▸ Fragmento del documento:
◇ ◇ ◇ ◇ ◇
CULTURADESTACADAS

Marcio López:“Desde mi mundo tropical aspiro a la universalidad”

 

*Marcio López:“Desde mi mundo tropical aspiro a la universalidad”*

Gamaliel Sánchez Salinas/CONTRASTE POLÍTICO 

«A veces, cuando pinto, un Pablo Picasso pequeñito se posa en mi hombro y me susurra al oído: ‘Marcio, Marcio, el cabrón que se repite ya no es artista, es sólo un artesano’.

Entonces, arranco el lienzo donde pinto y monto otro y sigo pintando, pintando y buscando, sí, esa eterna búsqueda que inicié en mi juventud y que continúa intacta en mí hasta el día de hoy», dice enjundioso, Marcio López, artista plástico, nativo de Cárdenas, Tabasco, en el lugar que ocupa su taller en el Instituto de Difusión Técnica donde imparte clases de diseño gráfico a preparatorianos en el Poblado Tulipán.

Marcio nació en Las Choapas, Veracruz, a donde llegó a vivir su abuelo quien era de Playas del Rosario. De acuerdo a testimonios familiares, el abuelo arribó a esas tierras huyendo de la persecución policíaca, pues se dedicaba al contrabando de armas en aquellos tiempos de la revolución en Tabasco. Ahí se hizo comerciante y sentó raíces.
◇ ◇ ◇ ◇ ◇
▸ Lo que se pide:
**1)** ¿Qué clases imparte Marcio López en el Instituto de Difusión Técnica, según el texto sobre Marcio López?
**2)** Ofrece una continuación del texto sobre Marcio López a partir de su última oración.
El listado no guarda relación con el texto sobre Marcio López.

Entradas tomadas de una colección
◇ ◇ ◇ ◇ ◇
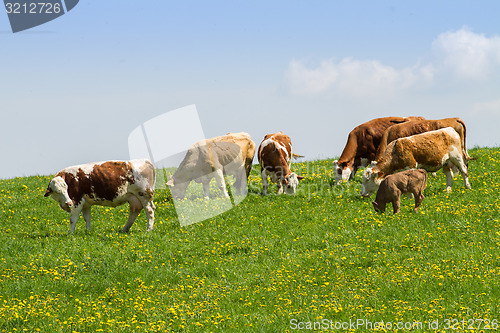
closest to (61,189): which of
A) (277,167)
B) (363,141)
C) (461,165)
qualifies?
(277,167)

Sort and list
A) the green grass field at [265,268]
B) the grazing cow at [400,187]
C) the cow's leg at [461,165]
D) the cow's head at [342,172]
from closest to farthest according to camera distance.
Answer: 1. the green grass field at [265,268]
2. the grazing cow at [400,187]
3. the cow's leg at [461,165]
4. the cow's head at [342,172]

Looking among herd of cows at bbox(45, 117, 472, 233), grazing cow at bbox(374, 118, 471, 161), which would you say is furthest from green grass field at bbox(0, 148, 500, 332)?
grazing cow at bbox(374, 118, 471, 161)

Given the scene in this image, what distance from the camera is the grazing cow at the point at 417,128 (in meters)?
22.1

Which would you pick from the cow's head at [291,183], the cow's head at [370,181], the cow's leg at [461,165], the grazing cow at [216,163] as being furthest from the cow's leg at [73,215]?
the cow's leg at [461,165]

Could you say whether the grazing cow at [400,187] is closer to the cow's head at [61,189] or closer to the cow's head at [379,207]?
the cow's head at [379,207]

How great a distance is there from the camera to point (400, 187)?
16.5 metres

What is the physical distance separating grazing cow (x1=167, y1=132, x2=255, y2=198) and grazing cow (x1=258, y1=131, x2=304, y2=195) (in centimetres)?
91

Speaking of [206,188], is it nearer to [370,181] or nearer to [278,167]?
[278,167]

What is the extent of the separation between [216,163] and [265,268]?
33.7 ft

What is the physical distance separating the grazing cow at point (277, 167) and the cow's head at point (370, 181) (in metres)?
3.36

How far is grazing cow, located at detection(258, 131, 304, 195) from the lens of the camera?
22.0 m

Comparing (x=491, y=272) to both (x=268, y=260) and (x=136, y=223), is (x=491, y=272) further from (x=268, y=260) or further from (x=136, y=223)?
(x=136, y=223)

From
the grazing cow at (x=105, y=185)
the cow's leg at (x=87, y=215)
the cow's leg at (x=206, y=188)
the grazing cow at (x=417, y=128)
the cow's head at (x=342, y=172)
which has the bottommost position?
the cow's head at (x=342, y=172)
◇ ◇ ◇ ◇ ◇
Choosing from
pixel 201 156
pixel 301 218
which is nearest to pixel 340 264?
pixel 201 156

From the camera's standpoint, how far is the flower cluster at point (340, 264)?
◇ ◇ ◇ ◇ ◇
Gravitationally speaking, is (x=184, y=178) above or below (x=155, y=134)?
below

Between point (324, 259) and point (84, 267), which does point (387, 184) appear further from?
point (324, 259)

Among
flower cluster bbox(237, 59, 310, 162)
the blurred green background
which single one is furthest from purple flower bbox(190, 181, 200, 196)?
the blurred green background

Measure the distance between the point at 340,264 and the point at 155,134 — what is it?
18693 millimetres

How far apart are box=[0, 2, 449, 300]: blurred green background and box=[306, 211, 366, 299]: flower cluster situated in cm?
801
◇ ◇ ◇ ◇ ◇
▸ Respuestas en orden:
**1)** Clases de diseño gráfico a preparatorianos.

**2)**
El padre de Marcio era beisbolista, en invierno jugaba en la Liga Veracruzana y en verano en la Liga Tabasqueña, fue un verano, en Ciudad Pemex, que conoció a la que sería madre de Marcio.

«Las Choapas a mí se me hace un pueblo chingón, nosotros vivíamos en el Centro, mis abuelos vivían a la orilla del río. A mí me gustaba recorrer sus callejones y disfrutar de la música que salía de las casas, esa música de la época donde Javier Solís, Toña La Negra, entre otros, ocupaban un lugar preponderante. La impronta de esa etapa de mi vida sigue latente. Ahí mi mamá me empieza a comprar libritos», asegura.

Cuando tenía siete años, los padres de Marcio decidieron regresar al terruño, vivieron en distintos lugares: Ciudad Pemex, Once de Febrero, Comalcalco, hasta asentarse en la ciudad de Cárdenas. «A mí me gustaba jugar fútbol, béisbol, en la calle, con mis vecinos, pero también me gustaba leer historietas; Kalimán, mi preferida; Chanoc, Destinos Opuestos, El Payo, El Santo y todo lo que salía. A una cuadra de mi casa había un señor que las alquilaba y yo rastreaba los sencillitos en mi casa y me los iba a gastar.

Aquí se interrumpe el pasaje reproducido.